# EXERCISE GOAL
Update the rows from the line containing "What is the closest-to-farthest sequence of" through the line containing "[121,289] < [103,272] < [43,200] < [217,137]", replacing "closest-to-farthest" with "nearest-to-farthest" and leaving everything else unchanged.
** Begin STORED ROWS **
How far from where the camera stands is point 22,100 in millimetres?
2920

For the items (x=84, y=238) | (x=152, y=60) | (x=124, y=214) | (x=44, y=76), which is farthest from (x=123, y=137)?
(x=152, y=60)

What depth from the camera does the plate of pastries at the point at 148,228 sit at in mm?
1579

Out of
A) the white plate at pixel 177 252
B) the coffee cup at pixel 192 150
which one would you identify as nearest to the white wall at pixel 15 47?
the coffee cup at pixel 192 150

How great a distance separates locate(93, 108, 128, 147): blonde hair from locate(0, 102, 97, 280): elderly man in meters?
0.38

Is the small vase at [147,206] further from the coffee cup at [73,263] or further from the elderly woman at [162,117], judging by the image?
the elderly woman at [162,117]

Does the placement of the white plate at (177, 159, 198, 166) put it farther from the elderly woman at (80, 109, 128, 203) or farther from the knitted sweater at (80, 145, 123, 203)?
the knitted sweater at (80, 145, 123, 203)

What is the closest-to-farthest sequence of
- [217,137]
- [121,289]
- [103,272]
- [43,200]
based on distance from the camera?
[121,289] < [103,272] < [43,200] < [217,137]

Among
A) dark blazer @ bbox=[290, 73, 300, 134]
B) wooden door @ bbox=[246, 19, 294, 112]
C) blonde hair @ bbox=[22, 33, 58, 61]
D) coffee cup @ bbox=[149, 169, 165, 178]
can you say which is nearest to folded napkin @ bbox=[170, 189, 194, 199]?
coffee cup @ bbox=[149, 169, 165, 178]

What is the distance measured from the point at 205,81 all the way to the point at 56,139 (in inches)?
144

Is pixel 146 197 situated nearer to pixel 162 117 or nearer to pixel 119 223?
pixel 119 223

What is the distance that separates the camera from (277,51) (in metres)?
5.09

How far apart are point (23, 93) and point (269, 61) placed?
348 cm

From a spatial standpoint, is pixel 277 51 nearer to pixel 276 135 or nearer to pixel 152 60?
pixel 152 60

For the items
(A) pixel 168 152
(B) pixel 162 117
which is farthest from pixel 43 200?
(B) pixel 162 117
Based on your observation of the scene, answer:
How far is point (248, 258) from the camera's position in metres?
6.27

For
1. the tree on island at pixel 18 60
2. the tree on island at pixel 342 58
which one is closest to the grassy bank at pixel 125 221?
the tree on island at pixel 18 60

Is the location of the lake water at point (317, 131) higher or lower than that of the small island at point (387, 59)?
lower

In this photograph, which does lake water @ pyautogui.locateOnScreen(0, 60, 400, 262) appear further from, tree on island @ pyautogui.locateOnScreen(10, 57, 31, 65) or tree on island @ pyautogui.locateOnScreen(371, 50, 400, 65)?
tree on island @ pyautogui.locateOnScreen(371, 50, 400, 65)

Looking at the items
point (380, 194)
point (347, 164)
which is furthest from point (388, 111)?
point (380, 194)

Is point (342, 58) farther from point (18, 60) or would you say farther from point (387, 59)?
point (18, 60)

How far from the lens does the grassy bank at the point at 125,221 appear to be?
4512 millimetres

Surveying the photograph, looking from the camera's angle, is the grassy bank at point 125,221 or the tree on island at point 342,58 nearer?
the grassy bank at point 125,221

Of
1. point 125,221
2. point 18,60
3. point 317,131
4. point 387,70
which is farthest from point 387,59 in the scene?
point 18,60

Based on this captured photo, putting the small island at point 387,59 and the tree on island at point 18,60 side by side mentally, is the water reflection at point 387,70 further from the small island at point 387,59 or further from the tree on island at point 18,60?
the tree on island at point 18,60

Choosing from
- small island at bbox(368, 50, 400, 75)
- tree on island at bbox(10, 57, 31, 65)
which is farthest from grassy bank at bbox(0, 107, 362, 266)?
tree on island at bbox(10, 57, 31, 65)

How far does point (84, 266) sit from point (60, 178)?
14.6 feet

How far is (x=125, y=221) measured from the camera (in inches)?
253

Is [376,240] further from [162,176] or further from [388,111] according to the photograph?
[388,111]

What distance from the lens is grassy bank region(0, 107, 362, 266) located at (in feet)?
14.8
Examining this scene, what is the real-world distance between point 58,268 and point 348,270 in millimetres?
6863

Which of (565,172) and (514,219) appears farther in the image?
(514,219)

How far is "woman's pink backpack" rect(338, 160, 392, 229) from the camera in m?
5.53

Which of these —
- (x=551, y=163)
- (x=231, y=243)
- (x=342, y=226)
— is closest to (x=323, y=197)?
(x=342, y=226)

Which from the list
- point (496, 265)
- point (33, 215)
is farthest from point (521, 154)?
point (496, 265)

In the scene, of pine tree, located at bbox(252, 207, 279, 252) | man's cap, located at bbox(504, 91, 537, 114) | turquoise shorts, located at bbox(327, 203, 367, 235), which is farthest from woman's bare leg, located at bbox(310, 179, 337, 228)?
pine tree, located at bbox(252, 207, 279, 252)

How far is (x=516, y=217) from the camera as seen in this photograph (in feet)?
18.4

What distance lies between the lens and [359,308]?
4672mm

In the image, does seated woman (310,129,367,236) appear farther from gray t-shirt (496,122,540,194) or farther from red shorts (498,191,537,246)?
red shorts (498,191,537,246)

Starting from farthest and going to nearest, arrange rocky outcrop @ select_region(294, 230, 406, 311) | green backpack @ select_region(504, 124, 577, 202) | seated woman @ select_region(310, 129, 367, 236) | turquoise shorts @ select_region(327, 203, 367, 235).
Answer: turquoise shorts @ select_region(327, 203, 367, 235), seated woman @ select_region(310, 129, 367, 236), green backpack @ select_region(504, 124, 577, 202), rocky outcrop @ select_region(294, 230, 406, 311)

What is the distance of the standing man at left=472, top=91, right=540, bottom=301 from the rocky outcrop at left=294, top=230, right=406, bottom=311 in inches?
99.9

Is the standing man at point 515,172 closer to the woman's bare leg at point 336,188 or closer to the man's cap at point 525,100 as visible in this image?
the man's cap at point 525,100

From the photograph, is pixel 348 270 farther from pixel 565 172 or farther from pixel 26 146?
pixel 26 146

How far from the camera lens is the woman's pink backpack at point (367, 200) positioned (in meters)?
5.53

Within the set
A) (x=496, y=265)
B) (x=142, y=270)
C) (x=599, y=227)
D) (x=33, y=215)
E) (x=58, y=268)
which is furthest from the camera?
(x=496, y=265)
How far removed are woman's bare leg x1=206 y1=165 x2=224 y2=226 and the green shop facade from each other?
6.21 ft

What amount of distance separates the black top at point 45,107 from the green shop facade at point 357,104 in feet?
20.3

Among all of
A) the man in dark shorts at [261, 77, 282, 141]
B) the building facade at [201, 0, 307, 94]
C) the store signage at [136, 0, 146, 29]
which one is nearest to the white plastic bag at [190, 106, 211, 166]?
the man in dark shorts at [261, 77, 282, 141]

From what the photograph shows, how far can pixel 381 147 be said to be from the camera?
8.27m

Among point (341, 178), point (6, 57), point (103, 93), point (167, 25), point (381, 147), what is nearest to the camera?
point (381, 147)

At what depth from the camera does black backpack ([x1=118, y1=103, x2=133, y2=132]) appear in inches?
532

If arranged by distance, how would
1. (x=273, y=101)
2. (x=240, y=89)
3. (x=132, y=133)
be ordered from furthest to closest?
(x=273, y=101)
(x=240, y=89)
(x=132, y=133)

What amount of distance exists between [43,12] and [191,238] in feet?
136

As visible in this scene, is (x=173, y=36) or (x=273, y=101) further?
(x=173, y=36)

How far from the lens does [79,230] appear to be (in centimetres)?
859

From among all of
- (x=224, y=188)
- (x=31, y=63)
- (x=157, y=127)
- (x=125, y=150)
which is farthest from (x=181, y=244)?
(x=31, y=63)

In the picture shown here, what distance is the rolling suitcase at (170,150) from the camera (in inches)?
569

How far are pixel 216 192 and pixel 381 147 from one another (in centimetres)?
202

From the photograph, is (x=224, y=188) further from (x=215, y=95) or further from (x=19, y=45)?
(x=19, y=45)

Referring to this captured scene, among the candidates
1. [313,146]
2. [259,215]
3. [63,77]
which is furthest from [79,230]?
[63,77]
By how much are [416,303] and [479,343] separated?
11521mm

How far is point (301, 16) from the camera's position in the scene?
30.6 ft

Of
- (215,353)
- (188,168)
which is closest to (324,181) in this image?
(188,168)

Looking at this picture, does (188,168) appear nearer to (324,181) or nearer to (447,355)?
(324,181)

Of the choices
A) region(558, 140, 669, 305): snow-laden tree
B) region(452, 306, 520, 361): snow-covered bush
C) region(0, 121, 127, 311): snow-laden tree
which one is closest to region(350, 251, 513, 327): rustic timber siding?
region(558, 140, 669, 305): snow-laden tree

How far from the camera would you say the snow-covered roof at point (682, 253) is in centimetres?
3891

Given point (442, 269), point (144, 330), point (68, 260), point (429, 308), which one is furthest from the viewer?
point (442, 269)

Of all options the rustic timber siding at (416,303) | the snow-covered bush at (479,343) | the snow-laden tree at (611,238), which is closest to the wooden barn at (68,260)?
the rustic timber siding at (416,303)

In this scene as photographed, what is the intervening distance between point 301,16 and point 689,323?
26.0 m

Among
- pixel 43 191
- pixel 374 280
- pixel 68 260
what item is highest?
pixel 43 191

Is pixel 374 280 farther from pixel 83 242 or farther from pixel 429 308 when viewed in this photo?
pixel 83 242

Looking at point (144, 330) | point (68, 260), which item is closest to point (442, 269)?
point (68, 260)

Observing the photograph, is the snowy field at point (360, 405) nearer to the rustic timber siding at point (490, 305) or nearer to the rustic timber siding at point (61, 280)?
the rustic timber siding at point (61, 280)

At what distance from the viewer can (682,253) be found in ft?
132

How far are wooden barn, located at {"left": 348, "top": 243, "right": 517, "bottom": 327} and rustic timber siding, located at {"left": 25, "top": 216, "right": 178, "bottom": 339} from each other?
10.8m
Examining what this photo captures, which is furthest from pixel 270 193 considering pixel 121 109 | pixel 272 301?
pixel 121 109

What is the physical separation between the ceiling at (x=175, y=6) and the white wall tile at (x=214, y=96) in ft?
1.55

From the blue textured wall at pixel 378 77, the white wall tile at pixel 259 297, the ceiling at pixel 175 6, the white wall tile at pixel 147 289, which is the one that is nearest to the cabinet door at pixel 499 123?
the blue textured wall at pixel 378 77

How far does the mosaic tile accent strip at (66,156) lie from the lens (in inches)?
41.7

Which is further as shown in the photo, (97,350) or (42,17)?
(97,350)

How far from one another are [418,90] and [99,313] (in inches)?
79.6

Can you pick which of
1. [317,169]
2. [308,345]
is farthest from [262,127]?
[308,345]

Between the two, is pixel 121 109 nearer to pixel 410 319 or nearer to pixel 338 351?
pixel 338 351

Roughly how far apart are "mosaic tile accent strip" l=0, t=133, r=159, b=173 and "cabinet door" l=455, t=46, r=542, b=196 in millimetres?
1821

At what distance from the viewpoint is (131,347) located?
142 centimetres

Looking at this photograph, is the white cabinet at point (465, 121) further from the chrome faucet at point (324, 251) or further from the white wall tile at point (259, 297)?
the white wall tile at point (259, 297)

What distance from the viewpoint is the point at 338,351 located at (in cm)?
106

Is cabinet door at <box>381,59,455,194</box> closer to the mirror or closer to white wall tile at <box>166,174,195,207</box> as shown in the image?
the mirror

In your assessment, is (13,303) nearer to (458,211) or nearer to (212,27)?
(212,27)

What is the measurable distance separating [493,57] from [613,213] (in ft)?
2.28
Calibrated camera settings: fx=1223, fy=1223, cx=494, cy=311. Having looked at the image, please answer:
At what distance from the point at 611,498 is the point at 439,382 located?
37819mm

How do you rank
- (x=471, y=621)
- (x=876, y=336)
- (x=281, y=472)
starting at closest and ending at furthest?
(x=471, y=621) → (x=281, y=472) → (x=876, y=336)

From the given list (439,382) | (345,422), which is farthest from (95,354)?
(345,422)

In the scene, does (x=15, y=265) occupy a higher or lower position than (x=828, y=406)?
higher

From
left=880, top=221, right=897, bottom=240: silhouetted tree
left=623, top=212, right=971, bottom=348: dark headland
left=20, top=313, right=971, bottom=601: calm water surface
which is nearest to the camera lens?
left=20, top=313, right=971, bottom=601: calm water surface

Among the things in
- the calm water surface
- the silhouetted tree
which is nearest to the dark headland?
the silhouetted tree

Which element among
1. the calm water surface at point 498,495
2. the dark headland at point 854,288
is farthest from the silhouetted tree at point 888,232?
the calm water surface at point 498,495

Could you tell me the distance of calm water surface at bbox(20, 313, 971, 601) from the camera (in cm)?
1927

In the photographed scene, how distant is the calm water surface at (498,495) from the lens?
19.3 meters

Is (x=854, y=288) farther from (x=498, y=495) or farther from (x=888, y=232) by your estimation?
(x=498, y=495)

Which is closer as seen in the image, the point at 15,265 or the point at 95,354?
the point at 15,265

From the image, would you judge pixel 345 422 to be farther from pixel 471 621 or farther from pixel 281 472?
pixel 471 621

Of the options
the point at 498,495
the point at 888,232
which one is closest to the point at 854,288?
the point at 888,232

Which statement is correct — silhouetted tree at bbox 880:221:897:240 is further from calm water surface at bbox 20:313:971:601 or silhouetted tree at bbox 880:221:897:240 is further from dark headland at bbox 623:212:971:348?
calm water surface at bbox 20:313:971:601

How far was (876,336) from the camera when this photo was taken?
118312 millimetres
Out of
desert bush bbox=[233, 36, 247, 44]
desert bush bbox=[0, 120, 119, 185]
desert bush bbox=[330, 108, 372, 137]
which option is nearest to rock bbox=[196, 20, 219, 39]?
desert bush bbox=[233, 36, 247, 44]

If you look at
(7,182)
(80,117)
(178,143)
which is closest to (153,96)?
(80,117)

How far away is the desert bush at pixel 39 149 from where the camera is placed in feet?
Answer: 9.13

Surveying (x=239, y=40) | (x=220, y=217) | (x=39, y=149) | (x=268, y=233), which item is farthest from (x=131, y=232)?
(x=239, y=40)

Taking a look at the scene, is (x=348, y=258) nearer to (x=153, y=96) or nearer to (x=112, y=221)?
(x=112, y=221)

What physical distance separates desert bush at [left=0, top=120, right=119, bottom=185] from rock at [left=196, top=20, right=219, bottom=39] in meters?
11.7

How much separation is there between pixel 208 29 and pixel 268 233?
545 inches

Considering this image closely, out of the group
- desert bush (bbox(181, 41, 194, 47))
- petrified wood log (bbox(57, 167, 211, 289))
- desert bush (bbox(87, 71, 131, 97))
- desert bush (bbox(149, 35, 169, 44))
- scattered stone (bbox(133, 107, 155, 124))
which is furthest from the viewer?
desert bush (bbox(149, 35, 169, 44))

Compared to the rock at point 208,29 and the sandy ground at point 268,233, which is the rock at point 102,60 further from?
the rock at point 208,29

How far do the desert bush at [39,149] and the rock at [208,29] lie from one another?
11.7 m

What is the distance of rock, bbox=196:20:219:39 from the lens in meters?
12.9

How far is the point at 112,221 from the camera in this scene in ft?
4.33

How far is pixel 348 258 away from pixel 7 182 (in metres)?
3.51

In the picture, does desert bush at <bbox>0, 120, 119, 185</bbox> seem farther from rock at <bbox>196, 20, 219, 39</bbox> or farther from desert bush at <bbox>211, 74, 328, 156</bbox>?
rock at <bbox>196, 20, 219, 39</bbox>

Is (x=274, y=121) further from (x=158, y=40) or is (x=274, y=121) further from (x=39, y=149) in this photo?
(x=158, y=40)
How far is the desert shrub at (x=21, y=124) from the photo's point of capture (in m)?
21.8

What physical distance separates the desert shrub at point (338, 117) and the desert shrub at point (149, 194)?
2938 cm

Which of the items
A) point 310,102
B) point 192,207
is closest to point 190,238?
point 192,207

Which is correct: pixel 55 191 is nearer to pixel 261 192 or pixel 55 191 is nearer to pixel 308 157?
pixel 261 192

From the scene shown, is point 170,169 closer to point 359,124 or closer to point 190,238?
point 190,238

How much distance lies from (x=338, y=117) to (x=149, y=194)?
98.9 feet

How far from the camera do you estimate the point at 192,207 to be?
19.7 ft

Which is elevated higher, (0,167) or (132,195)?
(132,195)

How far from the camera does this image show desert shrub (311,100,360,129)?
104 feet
** End STORED ROWS **
# EXERCISE ANSWER
What is the nearest-to-farthest sequence of
- [217,137]
- [121,289]
- [103,272]
- [43,200]
based on distance from the camera?
[121,289] < [103,272] < [43,200] < [217,137]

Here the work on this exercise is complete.